9. Both the man and woman value affectionate, sensual, playful, erotic, and intercourse experiences.

10. Both the man and woman are comfortable initiating touching and intercourse. Both feel free to say "no" and suggest an alternative way to connect and share pleasure.

11. A key strategy is to develop "her," "his," and "our" bridges to sexual desire. This involves ways of thinking, talking, anticipating, and feeling which invite being sexual.

12. Sexuality has a number of positive functions for the relationship--a shared pleasure, a means to reinforce and deepen intimacy, and a tension reducer to deal with the stresses of life and a relationship.

13. The average frequency of sexual intercourse is from four times a week to once every two weeks. For couples in their twenties, it is two-three times a week, couples in their fifties once-twice a week.

14. Personal turn-ons (fantasies, special celebrations or memories, feeling caring and close, anniversaries or birthdays, sex with the goal of pregnancy, initiating a favorite erotic scenario, being playful or spontaneous, sexuality to celebrate a career success or sooth a personal disappointment) facilitate sexual anticipation and desire.

15. External turn-ons (R or X-rated videos, music, candles, sex toys, visual feedback from mirrors, being sexual outside the bedroom, a weekend away without the kids) facilitate anticipation and desire.

16. Non-demand pleasuring can be a way to connect physically, a means to share pleasure and/or a bridge to sexual desire.

17. "Intimate coercion" is not acceptable. Sexuality is neither a reward nor a punishment. Sexuality is voluntary, and pleasure-oriented.
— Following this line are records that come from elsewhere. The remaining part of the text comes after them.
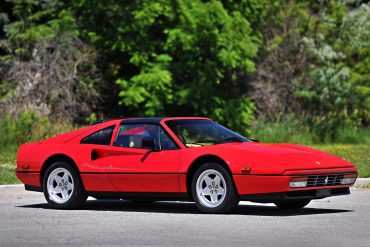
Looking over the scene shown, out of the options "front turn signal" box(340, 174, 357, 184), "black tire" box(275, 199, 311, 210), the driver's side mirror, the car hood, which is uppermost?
the driver's side mirror

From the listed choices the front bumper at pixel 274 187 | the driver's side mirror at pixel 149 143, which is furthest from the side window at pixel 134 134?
the front bumper at pixel 274 187

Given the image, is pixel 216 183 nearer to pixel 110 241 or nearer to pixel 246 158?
pixel 246 158

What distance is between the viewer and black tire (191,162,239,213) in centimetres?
1262

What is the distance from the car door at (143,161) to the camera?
1315 cm

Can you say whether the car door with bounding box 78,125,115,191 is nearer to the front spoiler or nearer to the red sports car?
the red sports car

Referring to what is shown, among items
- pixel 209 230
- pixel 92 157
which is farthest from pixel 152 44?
pixel 209 230

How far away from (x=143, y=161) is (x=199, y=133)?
843 mm

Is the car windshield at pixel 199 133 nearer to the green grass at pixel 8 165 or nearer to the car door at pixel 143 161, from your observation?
the car door at pixel 143 161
18. Realistic expectations are crucial for maintaining a vital sexual relationship. It is self-defeating and harmful to demand equal desire, arousal, orgasm and satisfaction each time. Realistically, thirty-five to forty-five percent of experiences are very good for both people. Twenty percent are very good for one (usually the man) and okay for the other. Fifteen to twenty percent are okay for one and the other finds it acceptable. Be aware that five to fifteen percent of sexual experiences are dissatisfying or dysfunctional. Couples who accept occasional mediocre or dysfunctional experiences without guilt or blaming and try again when they are aware and receptive have a vital, resilient sexual relationship. Satisfied couples use the guideline of "good enough sex" with positive, realistic sexual expectations.

19. Contrary to the myth that "horniness" occurs after not being sexual for weeks, desire is facilitated by a regular rhythm of sexual activity. When sex is less than twice a month, you can become self-conscious and fall into a cycle of anticipatory anxiety, tense and unsatisfying sex, and avoidance.

20. Healthy sexuality plays a positive, integral role in your relationship, fifteen-twenty percent, with the main function to energize your bond and generate special feelings of desire and desirability. Paradoxically, conflictual or non-existent sex plays a more powerful negative role in a relationship than the positive role of good sex.

Resource: McCarthy, Barry and McCarthy, Emily (2003). Rekindling Desire. Brunner/Routledge.